Posted by: KCinDC | October 07, 2008 at 03:11 PM
Yes, indeed, we are a signatory to the UNHCR treaties, which means that we allow foreign nationals to apply for political asylum in the U.S. if they are "here". (Maybe they didn't want to admit Guantanamo was in the U.S.? Weren't they making that argument previoulsy?)
If we are afraid that these men will be subject to persecution by their home country, then it sounds like we've already acceded to their request for asylum, should they make it.
WTF is wrong with these people?
Posted by: Barbara | October 07, 2008 at 05:01 PM
I didn't know the Uighers were still at Guantanamo until today, I thought they'd been released a few years ago. Just unbelievable.
Posted by: tfan | October 07, 2008 at 05:19 PM
We'll see what happens next. I hear that the government was going to appeal today, and if they get shot down by the Circuit, they'll try Roberts, C.J.
Posted by: CharleyCarp | October 07, 2008 at 05:29 PM
We'll see what happens next. I hear that the government was going to appeal today, and if they get shot down by the Circuit, they'll try Roberts, C.J.
And if they get shot down by both, which I doubt, then I guess we might get a fun "let them try and enforce it" moment.
Posted by: Ugh | October 07, 2008 at 05:51 PM
Oh, and god bless america:
A U.S. military officer warned Pentagon officials that an American detainee was being driven nearly insane by months of punishing isolation and sensory deprivation in a U.S. military brig, according to documents obtained by the American Civil Liberties Union and provided to The Associated Press.
...
"These documents are the first clear confirmation of what we've suspected all along, that the brig was run as a prison beyond the law. There was an effort to create a Gitmo inside the United States," Jonathan Hafetz of the ACLU's National Security Project in New York said, using the slang word for the U.S. naval facility in Cuba.
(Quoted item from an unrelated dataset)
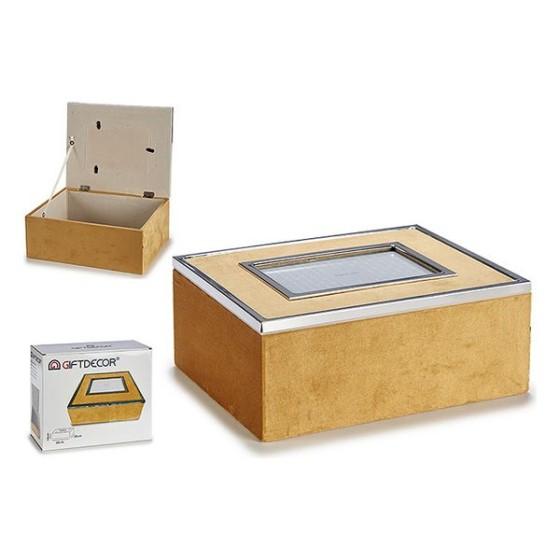 Set de Parfum Femme Rosè...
The 91 pages of e-mails and documents produced by U.S. Fleet Forces Command, which runs the military brigs in Norfolk, Va., and Charleston, S.C., detail daily decisions made about the treatment of Hamdi and Jose Padilla, then both American citizens, and Ali Saleh Kahlah al-Marri, a legal resident. All were designated as by the White House as "illegal enemy combatants."
Posted by: Ugh | October 07, 2008 at 06:30 PM
Bad news, my friends.
The government appealed and asked for a stay pending appeal. Stay granted, on a temporary basis, so the Friday release is off. The government has to move for a real stay by Friday.
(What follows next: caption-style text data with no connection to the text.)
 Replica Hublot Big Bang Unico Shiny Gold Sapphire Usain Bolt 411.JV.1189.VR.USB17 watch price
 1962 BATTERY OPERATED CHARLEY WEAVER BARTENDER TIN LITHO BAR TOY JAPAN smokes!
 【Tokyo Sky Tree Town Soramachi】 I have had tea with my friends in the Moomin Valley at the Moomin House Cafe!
Worse news: very bad panel. Randolph -- who was reversed in Rasul, Hamdan, and Boumediene -- Henderson -- who wrote the famous GTMO prisoners are not persons opinion -- and Rogers. The latter is terrific.
Posted by: CharleyCarp | October 08, 2008 at 11:10 PM
Peachy.
Posted by: Ugh | October 08, 2008 at 11:13 PM
"Bad news, my friends."
I had to check that John McCain hadn't started commenting.